Soziale Erwünschtheit in Umfragen zum Minarett-Verbot

Lange habe ich geschwiegen, was die SRG-Befragungen zur Minarett-Initiative beitrifft. Das war übrigens nicht der Fall, weil ich mich nicht äussern wollte, jedoch weil ich keine ungeprüften Aussagen in die Welt setzen wollte. Hier der Stand der Abklärungen.

Widerlegte Annahmen

Eine gfs-interne Untersuchung sowie eine externe eines unabhängigen Experten liegen zwischenzeitlich vor. Sie wurden weitgehend parallel erstellt, ohne dass ein direkter Gedankenaustausch stattfand. Sie vertiefen eine erste Analyse, die in der ersten Woche nach der Abstimmung gemacht worden war.

Die externe Evaluierung kommt zum Schluss, die Befragungen seien handwerklich korrekt und methodisch nach dem internationalen Standard erstellt worden. Beide Analysen widerlegen die Annahme, die Nutzer von nicht eingetragenen Handies seien für die ausgetretenen Probleme entscheidend.

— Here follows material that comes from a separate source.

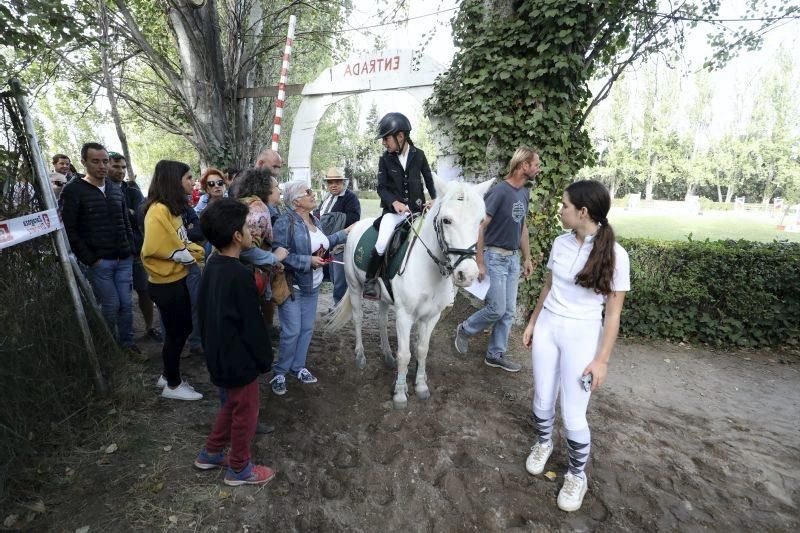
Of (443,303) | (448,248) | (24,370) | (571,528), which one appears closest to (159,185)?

Dafür spricht vor allem, dass die gleiche Umfrage in den beiden anderen Vorlagen zu Ergebnissen vom 29. November mit der üblichen Genauigkeit führt.

Soziale Erwünschtheit ganz allgemein
Vielmehr legen beide Abklärungen das Hauptaugenmerk auf das Phänomen der sozialen Erwünschtheit. Damit bezeichnet man Verzerrung in Umfrage-Ergebnissen nicht-statistischer Art. Sie treten auf, weil Antworten, die normativ konform sind, anziehender wirke werden als umgekehrte.

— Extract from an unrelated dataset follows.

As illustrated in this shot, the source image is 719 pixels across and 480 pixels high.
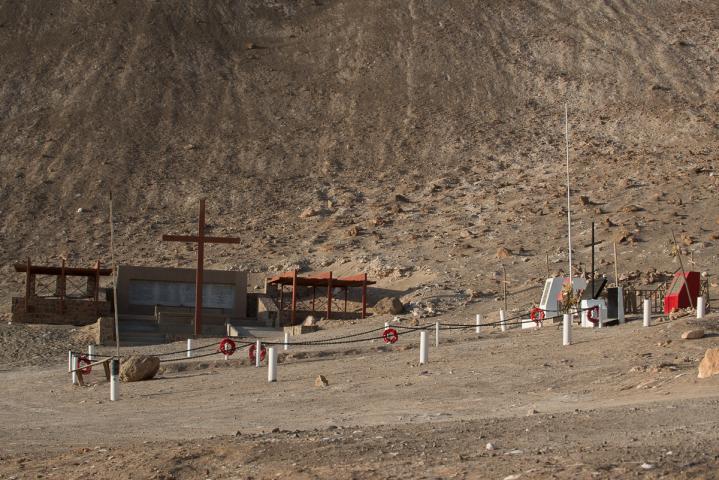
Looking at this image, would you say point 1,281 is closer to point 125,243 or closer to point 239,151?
point 125,243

Wäre die letzte Umfrage zur Minarett-Initiative am Freitag vor der Volksabstimmung gemacht resp. am Samstag davor publiziert worden, und wären die Mehrheiten gegensätzlich gewesen, würde man zurecht von Lügen in Umfragen sprechen.

Diese Uebersetzung von sozialer Erwünschtheit ist jedoch irreführend. Die letzte Befragung war am Abstimmungstag rund 18 Tage alt. Das lässt genügend Spielraum für spätere definitive Entscheidungen offen, die zu relevanten Verschiebungen in den Ja- und Nein-Anteilen führen. Auch die letzte Umfrage ist keine Prognose, sondern eine Momentaufnahme.

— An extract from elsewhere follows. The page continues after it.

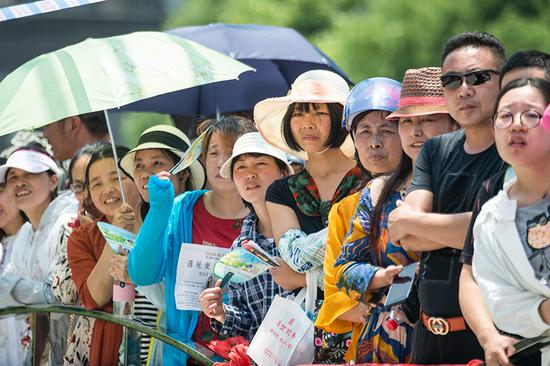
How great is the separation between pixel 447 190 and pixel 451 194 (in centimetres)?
2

Soziale Erwünschtheit bei Entscheidungsambivalenz
Soziale Erwünschtheit in Abstimmungsbefragungen tritt dann auf, wenn während der Meinungsbildung erhebliche Ambivalenz vorliegt, die scih erst mit der verbindlichen Entscheidung zugunsten einer eindeutigen Stellungnahme aufgelöst wird.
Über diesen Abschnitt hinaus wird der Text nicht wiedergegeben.